▶ **TEXT PASSAGE**
— Start —
US and British forces shot down 18 drones and three missiles launched by the Huthis late Tuesday in what London described as their biggest attack so far in solidarity with Palestinians in Hamas-ruled Gaza.

“Any American aggression will never go without a response,” rebel leader Abdulmalik al-Huthi said in speech broadcast live by the Huthis’ Al-Masirah television.

“The response to any American attack will not only be at the level of the operation that was recently carried out… but it will be greater than that.”

The rebels said Tuesday’s attack was in retaliation for the US Navy’s killing of 10 Huthi fighters on December 31 as they attempted to board a merchant vessel passing through the Red Sea off the coast of Yemen.

The Huthis have carried out a growing number of attacks on Red Sea shipping since the Gaza war erupted with Hamas’s unprecedented attack on Israel on October 7.

The UN Security Council on Wednesday adopted a resolution that demanded the Huthis “immediately cease” their attacks.

The Huthi campaign, which the rebels say only targets vessels linked to Israel or its allies, has caused major disruption with many shipping firms opting for a much longer route around the tip of Africa for security concerns.
— End —
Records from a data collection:
— Start —
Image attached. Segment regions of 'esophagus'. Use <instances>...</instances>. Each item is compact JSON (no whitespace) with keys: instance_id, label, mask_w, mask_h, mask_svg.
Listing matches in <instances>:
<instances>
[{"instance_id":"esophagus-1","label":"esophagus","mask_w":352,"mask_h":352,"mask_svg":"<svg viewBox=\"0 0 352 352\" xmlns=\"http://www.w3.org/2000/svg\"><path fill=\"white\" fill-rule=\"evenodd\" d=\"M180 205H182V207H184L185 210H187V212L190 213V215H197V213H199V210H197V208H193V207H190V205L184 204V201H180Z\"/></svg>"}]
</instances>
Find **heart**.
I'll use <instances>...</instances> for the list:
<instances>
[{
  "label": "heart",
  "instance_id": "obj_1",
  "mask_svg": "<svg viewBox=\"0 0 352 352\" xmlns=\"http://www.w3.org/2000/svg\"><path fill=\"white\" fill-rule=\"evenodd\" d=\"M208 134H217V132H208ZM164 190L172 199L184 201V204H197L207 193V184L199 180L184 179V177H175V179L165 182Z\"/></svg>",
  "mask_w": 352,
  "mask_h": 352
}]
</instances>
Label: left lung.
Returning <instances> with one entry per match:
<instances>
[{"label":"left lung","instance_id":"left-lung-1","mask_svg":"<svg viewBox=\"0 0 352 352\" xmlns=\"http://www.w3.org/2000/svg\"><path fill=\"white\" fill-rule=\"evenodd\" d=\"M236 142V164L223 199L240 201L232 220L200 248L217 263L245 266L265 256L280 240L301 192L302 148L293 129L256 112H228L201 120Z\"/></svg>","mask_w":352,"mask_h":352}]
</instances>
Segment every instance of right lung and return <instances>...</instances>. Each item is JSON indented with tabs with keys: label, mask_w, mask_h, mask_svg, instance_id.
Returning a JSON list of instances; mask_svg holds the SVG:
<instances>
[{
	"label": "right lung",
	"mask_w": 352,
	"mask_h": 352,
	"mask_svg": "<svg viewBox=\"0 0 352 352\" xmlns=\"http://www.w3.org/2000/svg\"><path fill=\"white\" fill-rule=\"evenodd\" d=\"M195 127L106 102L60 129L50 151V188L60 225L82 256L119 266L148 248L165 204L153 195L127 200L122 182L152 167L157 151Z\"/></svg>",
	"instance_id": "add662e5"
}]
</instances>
— End —
▶ **THE REQUEST**
According to the passage on the Huthi attacks in the Red Sea, how many drones and missiles did US and British forces shoot down late Tuesday?

▶ **WRITTEN ANSWER**
18 drones and three missiles.